We can actually sketch out most of the proof of this fact, and do so below. It is a little longer than some of our other proofs. It uses some very basic combinatorial ideas and calculus facts, however, so it is a great example of several parts of mathematics coming together.

First, it's not hard to verify this for \(x<1000\).

Now we'll proceed by induction, in an unusual way. We'll assume it is true for \(n\), and prove it is true for \(2n\)! This needs a little massaging for odd numbers, but is a legitimate induction method.

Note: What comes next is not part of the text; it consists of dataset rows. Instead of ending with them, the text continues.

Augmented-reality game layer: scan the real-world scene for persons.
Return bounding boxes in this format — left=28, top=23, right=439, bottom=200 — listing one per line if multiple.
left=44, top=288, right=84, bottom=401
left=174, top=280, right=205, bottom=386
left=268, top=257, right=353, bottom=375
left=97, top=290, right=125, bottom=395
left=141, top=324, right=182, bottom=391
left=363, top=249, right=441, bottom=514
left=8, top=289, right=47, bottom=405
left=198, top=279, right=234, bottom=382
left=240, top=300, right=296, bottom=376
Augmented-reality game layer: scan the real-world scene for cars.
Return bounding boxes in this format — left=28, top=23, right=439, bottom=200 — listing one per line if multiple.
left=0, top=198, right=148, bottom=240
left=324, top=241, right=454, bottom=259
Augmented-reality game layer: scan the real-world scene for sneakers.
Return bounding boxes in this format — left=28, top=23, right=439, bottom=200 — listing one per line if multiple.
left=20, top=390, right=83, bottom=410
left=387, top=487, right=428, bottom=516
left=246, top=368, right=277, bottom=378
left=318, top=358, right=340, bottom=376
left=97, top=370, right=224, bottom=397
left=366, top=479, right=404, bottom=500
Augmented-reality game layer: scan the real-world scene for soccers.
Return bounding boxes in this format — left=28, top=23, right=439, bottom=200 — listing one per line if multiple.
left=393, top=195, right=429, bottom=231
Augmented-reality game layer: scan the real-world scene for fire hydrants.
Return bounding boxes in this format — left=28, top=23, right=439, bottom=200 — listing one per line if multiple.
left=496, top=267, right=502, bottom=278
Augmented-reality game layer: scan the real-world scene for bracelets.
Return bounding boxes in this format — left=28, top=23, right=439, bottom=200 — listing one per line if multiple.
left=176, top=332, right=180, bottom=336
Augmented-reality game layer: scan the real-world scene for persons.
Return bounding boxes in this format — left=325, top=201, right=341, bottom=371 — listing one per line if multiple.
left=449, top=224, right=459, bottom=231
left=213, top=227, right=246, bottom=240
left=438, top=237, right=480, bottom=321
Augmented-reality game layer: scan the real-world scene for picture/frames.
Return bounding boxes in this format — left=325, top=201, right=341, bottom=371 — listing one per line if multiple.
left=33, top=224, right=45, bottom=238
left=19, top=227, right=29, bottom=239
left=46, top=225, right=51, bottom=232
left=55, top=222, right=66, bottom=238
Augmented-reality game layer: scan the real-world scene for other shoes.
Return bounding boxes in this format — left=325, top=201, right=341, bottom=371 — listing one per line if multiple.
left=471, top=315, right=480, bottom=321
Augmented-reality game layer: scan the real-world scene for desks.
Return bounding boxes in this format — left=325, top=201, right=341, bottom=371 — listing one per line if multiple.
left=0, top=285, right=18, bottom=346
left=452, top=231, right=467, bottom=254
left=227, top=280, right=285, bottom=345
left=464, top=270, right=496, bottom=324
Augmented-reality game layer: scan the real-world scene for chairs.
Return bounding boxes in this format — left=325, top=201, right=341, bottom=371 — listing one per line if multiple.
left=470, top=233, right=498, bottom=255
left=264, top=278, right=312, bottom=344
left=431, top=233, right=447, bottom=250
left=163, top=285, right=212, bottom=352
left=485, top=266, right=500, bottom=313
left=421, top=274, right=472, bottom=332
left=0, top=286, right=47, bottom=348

• So first assume that \(\pi(n)<2\frac{n}{\ln(n)}\). Now what?
• We now look at the product of all the primes between \(n\) and \(2n\), which we write as \[P=\prod_{n<p<2n} p\, .\] Our immediate goal is to get a bound on this number.
  • On the one hand, each of these primes \(p\) is greater than \(n\), and there are \(\pi(2n)-\pi(n)\) of them.
  • So \[n^{\pi(2n)-\pi(n)}<P\, .\]
  • On the other hand, each of these primes is greater than \(n\) but they are all in the list of numbers from \(n\) to \(2n\), so...
  • Their product divides \[\frac{(2n)\cdot (2n-1)\cdot (2n-2)\cdots (n+1)}{n\cdot (n-1)\cdot (n-2)\cdots 1}\]
  • That is to say \[P \mid \frac{(2n)\cdot (2n-1)\cdot (2n-2)\cdots (n+1)}{n\cdot (n-1)\cdot (n-2)\cdots 1}=\frac{(2n)!}{n!n!}\, .\]
• In particular, \[P\leq \frac{(2n)!}{n!n!}\, .\]
• But this is the number of ways to choose \(n\) things from a collection of \(2n\) things...
  • Which is certainly less than the number of ways to pick any old collection out of \(2n\) things.
  • Which is \(2^{2n}\) (because you either pick it or you don't).
• That leads to the estimate \[n^{\pi(2n)-\pi(n)}<P\leq \frac{(2n)!}{n!n!}<2^{2n}\, ;\]
• Take \(\ln\) of both ends to get \[(\pi(2n)-\pi(n))\ln(n)<2n\ln(2)\]
• Now divide out and isolate to get \[\pi(2n)<\frac{2n\ln(2)}{\ln(n)}+\pi(n)<\frac{2n\ln(2)}{\ln(n)}+2\frac{n}{\ln(n)}=(\ln(2)+1)\frac{2n}{\ln(n)}\, .\]
• Then recall that \(n>1000\) (since we already verified for lower \(n\)):
  • Compare \(2\ln(n)\) and \(\ln(2)(\ln(2)+\ln(n))\) for \(n=1000\) - the first one is bigger.
  • Further, the derivatives are \(2/n\) and \(\ln(2)/n\), so the derivative of the first one is bigger too.
  • So we divide through a bit and get \(\frac{\ln(2)+1}{\ln(n)}<\frac{2}{\ln(2)+\ln(n)}=\frac{2}{\ln(2n)}\).
• Now we can put it all together to see that \[\pi(2n)<(\ln(2)+1)\frac{2n}{\ln(n)}<2\frac{2n}{\ln(2n)}\, ,\] which is exactly what the proposition would predict.
• To rescue this for \(2n+1\), we need another calculus comparison.
  • First, from above we have \[\pi(2n+1)\leq \pi(2n)+1<\frac{2n\ln(2)}{\ln(n)}+\pi(n)+1<\frac{2n\ln(2)}{\ln(n)}+2\frac{n}{\ln(n)}+1\; .\]
  • Since \(\frac{2n+1}{\ln(2n+1)}>\frac{2n}{\ln(2n+1)}\), it will suffice then to show \[(2+2\ln(2))\frac{n}{\ln(n)}+1<\frac{2n}{\ln(2n+1)}\; .\]
  • Since \(n>1000\), \[(2+2\ln(2))\frac{n}{\ln(n)}+1<3.386\frac{n}{\ln(n)}+1<3.394\frac{n}{\ln(n)}\] so it suffices to show \[3.394\frac{n}{\ln(n)}<\frac{2n}{\ln(2n+1)}\; .\]
  • This is the same as \[\frac{3.394}{4}<\frac{\ln(n)}{\ln(2n+1)}\]
  • The right hand side is bigger than the left hand side at \(n=1000\).
  • The derivative of the right is positive.
  • So we have the required result that \[\pi(2n+1)<2\frac{2n+1}{\ln(2n+1)}\]